We also observed clear differences between the Convergent group and the Divergent group in the distribution of intelligence. Specifically, the Divergent group showed a higher rate of patients with normal intelligence. This results are also in line with previous studies, which reported that individuals with mental retardation are more likely to meet the ASD diagnostic criteria in DSM-5 compared to those without mental retardation [15,17].

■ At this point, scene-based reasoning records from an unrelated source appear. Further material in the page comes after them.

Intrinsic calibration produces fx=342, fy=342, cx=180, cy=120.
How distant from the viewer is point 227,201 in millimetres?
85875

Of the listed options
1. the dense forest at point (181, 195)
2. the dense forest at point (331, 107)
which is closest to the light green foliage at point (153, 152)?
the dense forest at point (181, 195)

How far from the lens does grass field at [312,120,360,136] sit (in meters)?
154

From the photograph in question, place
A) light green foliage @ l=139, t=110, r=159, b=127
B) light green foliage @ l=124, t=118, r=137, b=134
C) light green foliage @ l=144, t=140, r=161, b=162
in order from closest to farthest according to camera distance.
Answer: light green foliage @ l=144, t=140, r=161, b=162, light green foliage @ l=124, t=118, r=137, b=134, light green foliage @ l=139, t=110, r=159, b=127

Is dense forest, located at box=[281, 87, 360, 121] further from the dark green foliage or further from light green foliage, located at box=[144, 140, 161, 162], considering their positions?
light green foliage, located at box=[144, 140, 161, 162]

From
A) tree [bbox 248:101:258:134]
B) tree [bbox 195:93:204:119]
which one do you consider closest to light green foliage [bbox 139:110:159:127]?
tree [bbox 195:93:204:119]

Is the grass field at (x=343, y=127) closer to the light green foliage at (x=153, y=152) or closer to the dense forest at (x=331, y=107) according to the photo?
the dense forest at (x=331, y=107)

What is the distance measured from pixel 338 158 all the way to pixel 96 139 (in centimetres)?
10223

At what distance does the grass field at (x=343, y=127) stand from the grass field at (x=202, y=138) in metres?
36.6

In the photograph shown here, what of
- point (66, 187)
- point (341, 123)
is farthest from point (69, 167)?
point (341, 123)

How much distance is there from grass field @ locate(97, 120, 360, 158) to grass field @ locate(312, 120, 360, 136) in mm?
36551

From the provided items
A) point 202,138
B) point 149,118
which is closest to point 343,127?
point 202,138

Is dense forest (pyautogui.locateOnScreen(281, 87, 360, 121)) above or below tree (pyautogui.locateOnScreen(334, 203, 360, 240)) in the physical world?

Of the 58 patients diagnosed with PDD in DSM-IV but not ASD in DSM-5 in our study, 55 patients (94.8%) fit the definition of SCD. SCD is characterized by problems in the ability to use language properly suited to the social situation and the context, in reciprocal conversation, and in understanding non-verbal interactions and hidden meanings in language. However, there is room for debate as to whether SCD is simply a form of mild ASD without restricted interests, repetitive behaviors, and sensory abnormalities, or whether it should be considered an independent disease [18]. Further studies are needed in this area, as there have not yet been enough prospective follow-up studies or genetic studies to show whether SCD is an independent disease.

This study has several limitations. First, there were significant differences between the PDD and non-PDD group in age and distribution of ADOS modules. In future studies, it will be necessary to account for such differences from the subject recruitment stage. Second, since there are only 170 subjects in the study, it is difficult to generalize the results. Third, because the study was based on retrospective chart reviews, there were limits to the clinical information that could be obtained. Indeed, of the subjects in the study, there were 11 patients in the Convergent group and 9 patients in the Divergent group without results for intelligence tests. Fourth, because this was a cross-sectional study, causality cannot be clearly elucidated. In the future, it will be necessary to verify the results of our study in a more systematically designed prospective follow-up study.

CONCLUSION

The results of our study suggest that children and adolescents diagnosed with PDD using the DSM-IV diagnostic criteria were less likely to be diagnosed with ASD using the DSM-5 diagnostic criteria. This study has importance in that we examined changes in diagnoses using DSM-IV compared to the revised diagnostic criteria of DSM-5, which was published 20 years after the DSM-IV, and investigated the clinical characteristics of these patients.

Acknowledgments

This research was supported by Basic Science Research Program through the National Research Foundation of Korea (NRF) funded by the Ministry of Science and ICT (No. 2018R1A2B6002216).

Conflicts of Interest

The authors have no financial conflicts of interest.